O que começa como um diário de infância, repleto de medos, sonhos e segredos, ganha novas formas nas paredes da Galeria Risofloras. Em sua primeira exposição individual, a artista visual Manu Dib apresenta “No furor da tua víscera”, mostra que reúne pinturas, desenhos e colagens produzidos em diferentes momentos de sua trajetória e que tem como ponto de partida a própria experiência de vida.
Mais do que uma sequência de obras, a exposição funciona como um percurso pelas memórias e pelos afetos da artista. O público encontra autorretratos, personagens fantásticos, criaturas e cenários simbólicos que abordam temas como desejo, luto, sexualidade, violência e solidão.

Segundo Manu, a relação entre arte e intimidade surgiu muito antes de ela pensar em expor seu trabalho. Ainda criança, mantinha diários onde escrevia sobre sentimentos e acontecimentos do cotidiano. Com receio de que alguém lesse aqueles textos, passou a desenhar sobre as páginas, hábito que, anos depois, acabou influenciando sua produção artística.
“Eu sempre fico dividida entre querer me expressar e ser vista, mas também querer guardar coisas só para mim. Por isso muitas obras tem várias camadas e elementos paralelos. É uma forma de esconder pequenas verdades no meio da bagunça”, explica.
A artista acredita que justamente essa sinceridade faz com que suas obras encontrem identificação com o público. Ela cita escritoras como Clarice Lispector e Hilda Hilst como referências por transformarem experiências profundamente pessoais em narrativas capazes de dialogar com diferentes pessoas.

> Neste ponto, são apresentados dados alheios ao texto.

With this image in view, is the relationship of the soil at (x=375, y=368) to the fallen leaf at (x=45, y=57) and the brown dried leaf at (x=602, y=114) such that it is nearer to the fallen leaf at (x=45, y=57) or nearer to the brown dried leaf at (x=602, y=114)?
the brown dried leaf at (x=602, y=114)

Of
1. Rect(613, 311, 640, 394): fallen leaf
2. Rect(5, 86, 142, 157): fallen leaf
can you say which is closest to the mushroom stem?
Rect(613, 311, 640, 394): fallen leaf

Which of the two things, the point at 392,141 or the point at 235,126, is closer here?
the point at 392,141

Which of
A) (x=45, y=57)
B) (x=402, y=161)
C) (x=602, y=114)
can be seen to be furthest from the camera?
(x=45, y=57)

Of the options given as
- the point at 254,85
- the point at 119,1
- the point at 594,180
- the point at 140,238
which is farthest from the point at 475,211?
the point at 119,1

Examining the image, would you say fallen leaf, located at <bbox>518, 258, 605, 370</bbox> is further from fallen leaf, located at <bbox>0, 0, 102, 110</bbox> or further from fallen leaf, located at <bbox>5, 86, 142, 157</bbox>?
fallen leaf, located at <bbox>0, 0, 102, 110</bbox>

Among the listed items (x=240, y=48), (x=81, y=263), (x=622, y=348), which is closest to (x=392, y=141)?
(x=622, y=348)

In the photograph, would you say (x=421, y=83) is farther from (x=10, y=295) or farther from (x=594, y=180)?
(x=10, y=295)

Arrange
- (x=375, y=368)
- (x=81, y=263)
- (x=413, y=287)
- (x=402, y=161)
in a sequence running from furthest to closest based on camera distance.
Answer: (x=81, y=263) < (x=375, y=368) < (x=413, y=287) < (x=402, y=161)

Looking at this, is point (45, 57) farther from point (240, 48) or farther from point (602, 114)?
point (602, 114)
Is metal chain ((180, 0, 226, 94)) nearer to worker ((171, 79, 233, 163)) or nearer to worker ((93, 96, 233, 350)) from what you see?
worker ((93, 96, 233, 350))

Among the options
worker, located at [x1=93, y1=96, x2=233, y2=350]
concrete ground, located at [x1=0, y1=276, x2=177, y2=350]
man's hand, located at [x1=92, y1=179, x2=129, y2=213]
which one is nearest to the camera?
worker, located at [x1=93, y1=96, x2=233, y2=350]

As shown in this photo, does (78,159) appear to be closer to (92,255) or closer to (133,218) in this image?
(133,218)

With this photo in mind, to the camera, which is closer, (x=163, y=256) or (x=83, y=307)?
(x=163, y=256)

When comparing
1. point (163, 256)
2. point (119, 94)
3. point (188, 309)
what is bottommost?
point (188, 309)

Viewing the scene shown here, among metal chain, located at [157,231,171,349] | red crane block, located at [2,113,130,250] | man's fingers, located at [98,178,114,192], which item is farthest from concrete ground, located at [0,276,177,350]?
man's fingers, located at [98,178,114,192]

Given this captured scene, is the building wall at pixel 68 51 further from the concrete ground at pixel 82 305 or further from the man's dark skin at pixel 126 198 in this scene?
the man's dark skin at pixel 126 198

O universo visual da exposição mistura elementos fantásticos, monstruosos e eróticos, símbolos que, segundo Manu, surgem de maneira espontânea ao longo do processo criativo. Ela conta que muitas imagens permanecem em sua imaginação por longos períodos e acabam reaparecendo em diferentes trabalhos.
Uma dessas imagens é a das “Casinhas”, série iniciada após a morte do pai, em 2021. Durante o período de luto, quando não conseguia produzir artisticamente, começou a desenhar pequenas casas de boneca preenchidas por cenas surreais. “Eu fazia aquelas casinhas sem nenhuma intenção de transformá-las em obra. Era quase um jogo, uma maneira de atravessar aquele momento. Elas me ajudaram a elaborar o luto e nunca mais saíram do meu trabalho”, relembra.
Além das experiências pessoais, a artista afirma que seu repertório também é alimentado por filmes, livros, sonhos e histórias compartilhadas por amigos. O erotismo, presente em diversas obras, aparece como uma forma de refletir sobre o corpo humano e as diferentes relações entre amor, desejo e violência.
A exposição também representa um marco na trajetória profissional de Manu Dib. Trabalhando em uma quitinete, onde produz suas obras na sala de casa, ela conta que nunca havia conseguido visualizar tantos trabalhos reunidos ao mesmo tempo. “Foi a primeira vez que consegui olhar para o meu corpo de trabalho inteiro. Ver obras de diferentes fases lado a lado me fez perceber como elas foram crescendo umas a partir das outras e como eu cresci junto delas”, afirma.
Sem estabelecer uma única interpretação para a mostra, Manu diz esperar que cada visitante encontre seu próprio caminho dentro das obras. Para ela, um dos momentos mais interessantes acontece justamente após a visita, quando as pessoas compartilham detalhes que chamaram sua atenção. “Cada pessoa repara em uma coisa diferente. Na abertura, uma amiga veio comentar sobre uma pequena piada envolvendo uma privada em uma das obras. Eu nem lembrava mais daquele detalhe. É muito bonito redescobrir meus trabalhos pelos olhos dos visitantes”.
SERVIÇO
Exposição: No furor da tua víscera
Artista: Manu Dib
Local: Galeria Risofloras – Jovem de Expressão, Ceilândia Norte (DF)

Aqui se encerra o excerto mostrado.